● Document segment:
+ + + + + + +

Las Vegas has never been much for introspection. We were like the guy at the party with the high-grade Bolivian marching powder, our own bottle of fine single malt Scotch and a bevy of women leaning in to hear our witticisms.
Of course, it was all borrowed money and we were wanted by authorities in three states, but as long as the music played, we kept moving.
So just a few years ago, the idea of a collection of essays based on the notion of decay in Las Vegas might have seemed unimaginable, preposterous even. All was new and lustrous. We were too caught up in our own dazzling mythology to see the corrosive power of dusty wind, a glowering sun and our own self-delusions.
Now, though, the release of the book Fade Sag Crumble: Ten Las Vegas Writers Confront Decay is fitting and timely as the city enters its fifth year of recession with the prospect of several more to come.
The 10 writers take on decay of the spirit, the body and the body politic. Many of the essays are personal while subtly pointing to our common predicament.
It’s worth buying, first because it’s a great read, filled with fun and funny stories that will have you forgetting you’re reading about decay.
Some favorite passages:
Jarret Keene describes his middle-aged punk rock dreams, which are designed to distract him from his job as a corporate hack: “I wear $1,000 Hugo Boss suits and $200 Italian shoes. I have my hair styled at a spa. I am rotting inside and out.”
Steve Sebelius writes an angry philippic on our civic and political culture: “It’s a city based on illusion, deception, and deceit, a city of underwater homes, leased cars, plugged hair, capped teeth, and fake tits ...”
Stacy J. Willis writes hilariously of a midlife crisis that leads to an ill-advised trip to a plastic surgeon, who calmly tells her what’s wrong with her face. All the while, “He keeps glancing down at my tiny breasts like Banksy eyeballing the side of a clean white building.” (Banksy is the world’s most famous “street artist.”)
The collection should also serve, though, as a catalyst for a broader conversation about decay and the city’s future.
As I watched boom turn to bust the past few years, I figured—naively, in retrospect—that with the reckoning we would have a citywide dialogue on what went wrong and where to go from here.

+ + + + + + +

● Information shown:
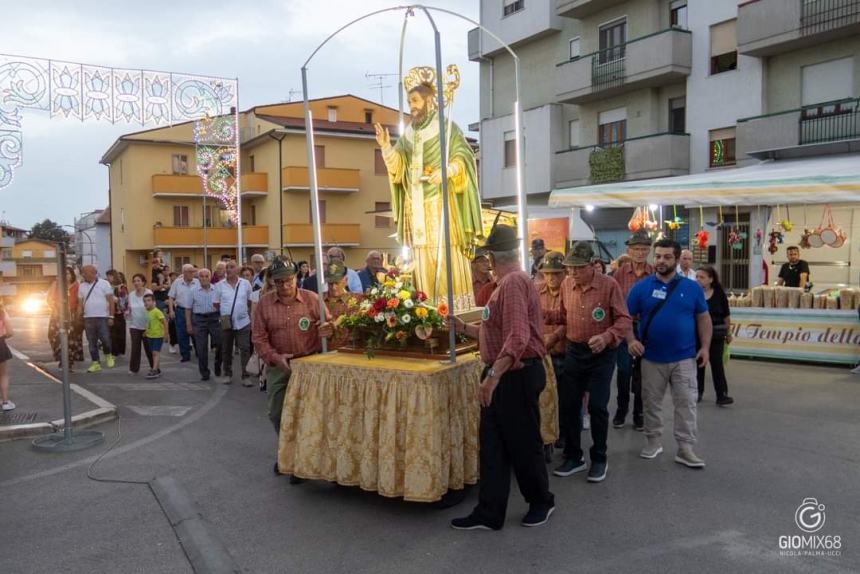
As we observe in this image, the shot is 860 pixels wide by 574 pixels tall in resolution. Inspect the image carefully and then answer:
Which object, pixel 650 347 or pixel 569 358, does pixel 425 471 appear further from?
pixel 650 347

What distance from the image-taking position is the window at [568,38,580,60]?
2525 centimetres

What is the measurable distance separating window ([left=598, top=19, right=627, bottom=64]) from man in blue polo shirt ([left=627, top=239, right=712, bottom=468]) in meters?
18.1

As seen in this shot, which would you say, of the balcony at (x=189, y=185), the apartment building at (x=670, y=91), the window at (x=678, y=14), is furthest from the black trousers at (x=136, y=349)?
the balcony at (x=189, y=185)

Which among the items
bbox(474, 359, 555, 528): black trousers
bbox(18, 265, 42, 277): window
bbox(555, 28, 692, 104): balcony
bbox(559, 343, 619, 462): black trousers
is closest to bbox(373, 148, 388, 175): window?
bbox(555, 28, 692, 104): balcony

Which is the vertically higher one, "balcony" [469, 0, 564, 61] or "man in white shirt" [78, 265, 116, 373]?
"balcony" [469, 0, 564, 61]

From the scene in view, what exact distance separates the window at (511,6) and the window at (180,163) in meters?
20.4

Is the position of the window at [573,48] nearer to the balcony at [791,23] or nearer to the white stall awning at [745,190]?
the balcony at [791,23]

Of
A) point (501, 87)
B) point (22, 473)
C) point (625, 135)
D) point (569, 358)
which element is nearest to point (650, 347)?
point (569, 358)

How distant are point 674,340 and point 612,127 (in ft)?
63.3

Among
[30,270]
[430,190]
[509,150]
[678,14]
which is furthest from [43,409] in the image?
[509,150]

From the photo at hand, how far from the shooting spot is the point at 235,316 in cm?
1015

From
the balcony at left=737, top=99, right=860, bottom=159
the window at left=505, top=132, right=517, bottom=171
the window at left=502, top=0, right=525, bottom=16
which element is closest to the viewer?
the balcony at left=737, top=99, right=860, bottom=159

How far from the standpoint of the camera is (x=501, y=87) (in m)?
28.2

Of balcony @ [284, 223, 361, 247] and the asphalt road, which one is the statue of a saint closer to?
the asphalt road
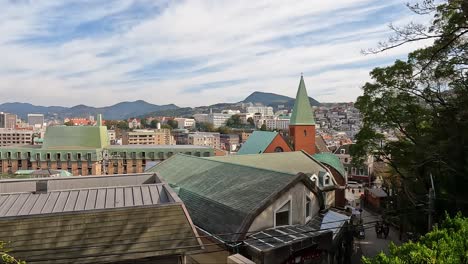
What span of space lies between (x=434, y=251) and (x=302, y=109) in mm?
41477

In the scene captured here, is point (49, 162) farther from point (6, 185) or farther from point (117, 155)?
point (6, 185)

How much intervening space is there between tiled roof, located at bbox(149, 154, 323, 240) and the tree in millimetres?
5657

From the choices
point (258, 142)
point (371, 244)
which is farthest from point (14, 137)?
point (371, 244)

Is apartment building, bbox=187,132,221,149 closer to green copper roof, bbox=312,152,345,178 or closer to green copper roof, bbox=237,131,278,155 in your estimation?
green copper roof, bbox=237,131,278,155

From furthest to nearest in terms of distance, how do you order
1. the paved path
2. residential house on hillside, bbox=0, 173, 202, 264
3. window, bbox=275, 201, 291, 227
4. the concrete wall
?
the paved path, window, bbox=275, 201, 291, 227, the concrete wall, residential house on hillside, bbox=0, 173, 202, 264

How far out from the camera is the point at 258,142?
161 ft

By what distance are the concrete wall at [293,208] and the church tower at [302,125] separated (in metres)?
28.2

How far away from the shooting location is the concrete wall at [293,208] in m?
16.0

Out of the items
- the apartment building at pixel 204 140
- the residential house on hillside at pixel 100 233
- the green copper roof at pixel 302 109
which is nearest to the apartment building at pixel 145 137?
the apartment building at pixel 204 140

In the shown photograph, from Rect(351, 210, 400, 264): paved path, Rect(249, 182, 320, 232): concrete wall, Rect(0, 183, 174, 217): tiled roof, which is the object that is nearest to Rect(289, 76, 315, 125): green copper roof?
Rect(351, 210, 400, 264): paved path

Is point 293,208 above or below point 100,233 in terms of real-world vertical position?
below

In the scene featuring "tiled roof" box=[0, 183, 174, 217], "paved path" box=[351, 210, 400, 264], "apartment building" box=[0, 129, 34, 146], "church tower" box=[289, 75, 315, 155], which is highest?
"church tower" box=[289, 75, 315, 155]

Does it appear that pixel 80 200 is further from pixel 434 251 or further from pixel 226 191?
pixel 434 251

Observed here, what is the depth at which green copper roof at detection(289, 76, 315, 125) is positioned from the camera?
4700 centimetres
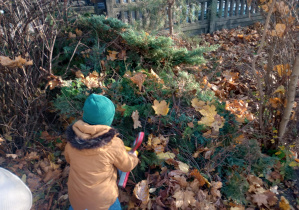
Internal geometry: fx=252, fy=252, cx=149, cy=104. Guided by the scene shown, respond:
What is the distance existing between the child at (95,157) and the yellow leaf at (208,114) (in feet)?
2.78

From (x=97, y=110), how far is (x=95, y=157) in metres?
0.34

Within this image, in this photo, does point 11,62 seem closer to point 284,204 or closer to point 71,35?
point 71,35

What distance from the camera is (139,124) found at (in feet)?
8.11

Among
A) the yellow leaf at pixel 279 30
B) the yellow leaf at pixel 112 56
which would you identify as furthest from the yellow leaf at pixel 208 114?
the yellow leaf at pixel 112 56

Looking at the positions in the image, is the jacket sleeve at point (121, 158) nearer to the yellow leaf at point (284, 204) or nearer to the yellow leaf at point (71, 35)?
the yellow leaf at point (284, 204)

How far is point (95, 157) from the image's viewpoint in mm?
1700

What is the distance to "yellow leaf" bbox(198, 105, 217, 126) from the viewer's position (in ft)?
7.95

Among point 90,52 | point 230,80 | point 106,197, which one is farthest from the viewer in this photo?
point 230,80

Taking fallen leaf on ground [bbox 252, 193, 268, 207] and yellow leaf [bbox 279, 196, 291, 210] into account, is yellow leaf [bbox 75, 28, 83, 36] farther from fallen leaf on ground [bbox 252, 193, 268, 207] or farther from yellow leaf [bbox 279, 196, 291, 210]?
yellow leaf [bbox 279, 196, 291, 210]

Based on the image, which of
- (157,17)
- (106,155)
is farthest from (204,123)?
(157,17)

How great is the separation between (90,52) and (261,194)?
252 cm

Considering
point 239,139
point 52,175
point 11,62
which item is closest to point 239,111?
point 239,139

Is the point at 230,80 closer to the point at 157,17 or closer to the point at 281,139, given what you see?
the point at 281,139

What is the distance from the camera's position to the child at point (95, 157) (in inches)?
63.8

+ + + + + + +

● Things to do:
1. Extract the passage of the review of Fade Sag Crumble between "Las Vegas has" and "we kept moving.", inclusive.
2. Write the next part of the review of Fade Sag Crumble, picking up after its final sentence.

● Answer section:
1.
Las Vegas has never been much for introspection. We were like the guy at the party with the high-grade Bolivian marching powder, our own bottle of fine single malt Scotch and a bevy of women leaning in to hear our witticisms.
Of course, it was all borrowed money and we were wanted by authorities in three states, but as long as the music played, we kept moving.

2.
To be fair: Many have been doing triage just to save their businesses or our governments from further collapse.
And clearly we can point to some examples of the dialogue happening, among Gov. Brian Sandoval’s staff, the Clark County School District and Brookings-Mountain West at UNLV.
Still, for more than two years, my colleagues and I have asked, “Who’s talking? What’s being said?” We keep asking because, as far as I can tell, we’ve settled into a strange complacency wherein it’s okay to be sliding into Detroitsville.
As UNLV professor Stephen Bates writes in his essay “Death in Vegas”: “In fact, people in Las Vegas don’t raise a fuss over much of anything—trigger-happy cops, venal public officials, supine medical regulators ...”
We should start making a fuss because what we have is all we’ve got. Aside from some promising developments Downtown, especially the opening of the Smith Center for the Performing Arts, there’s no money for public projects and there will be no new building in Las Vegas for many years.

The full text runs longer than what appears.